Travel Categories Continue to Highlight Major Downturn During Pandemic
As the COVID-19 pandemic took hold of the globe these past weeks, we’ve continued to see the downturn in visitation to travel sites. With society still adhering to social distancing guidelines, consumers continue to avoid unnecessary travel and visitation to travel sites is still 55-65 percent lower than volumes we saw during the week of February 3, 2020.
This precipitous drop in visitation has translated to a downward trend in consumer spending on travel. Overall, we saw a 43 percent year over year drop in desktop travel spending for the month of March 2020, despite the fact that the steep decline in travel site visitation did not really begin until the week of March 16, 2020 (factoring in that the spike in visitation during the week of March 9, 2020 was likely due to cancelations). The airline category, which makes up roughly two thirds of all travel spend, fared the best only seeing a 38 percent drop from last year, but the hotel industry is reeling (with a 61 percent decline). As consumers ease back into travel, it will be interesting to see when each sector begins its recovery. Will car and RV rentals come back first? Will hotels, with daily housekeeping, recover faster than home vacation rentals? At what point will consumers feel comfortable navigating crowded airports and airplanes?

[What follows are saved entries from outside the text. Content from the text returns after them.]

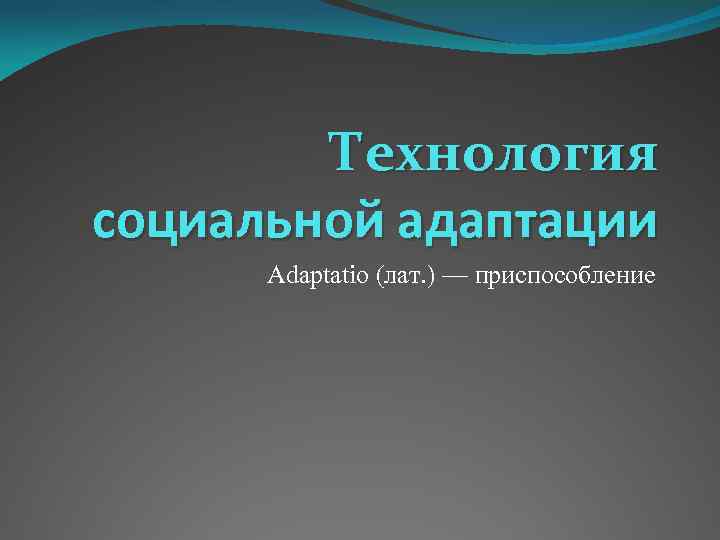 Технология социальной адаптации

Adaptatio (лат.) — приспособление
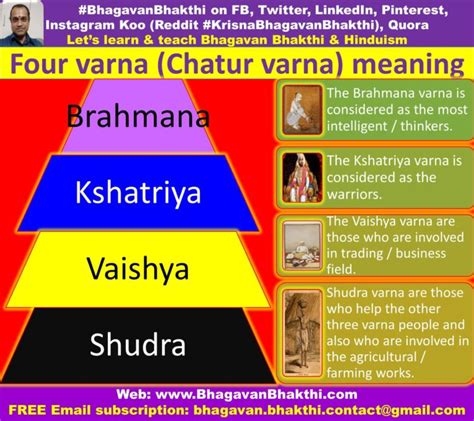 #BhagavanBhakthi on FB, Twitter, LinkedIn, Pinterest, Instagram Koo (Reddit #KrisnaBhagavanBhakthi), Quora
Let's learn & teach Bhagavan Bhakthi & Hinduism

Four varna (Chatur varna) meaning

Brahmana

Kshatriya

Vaishya

Shudra

The Brahmana varna is considered as the most intelligent / thinkers.

The Kshatriya varna is considered as the warriors.

The Vaishya varna are those who are involved in trading / business field.

Shudra varna are those who help the other three varna people and also who are involved in the agricultural / farming works.

Web: www.BhagavanBhakthi.com
FREE Email subscription: bhagavan.bhakthi.contact@gmail.com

One metric we are watching carefully is “minutes spent per unique visitor”, a measurement of consumer engagement on travel sites. This metric varies from week to week, but the week of April 13, 2020 did show a bump for all travel categories. Could this be a hidden trend highlighting a shift in how consumers are using these sites? Perhaps this recent spike in travel site engagement is related to consumers planning trips in anticipation of being able to safely travel again. Alternatively, this could also be related to another wave of travel cancelations. We will be closely watching the trends around this category and will continue to post updates.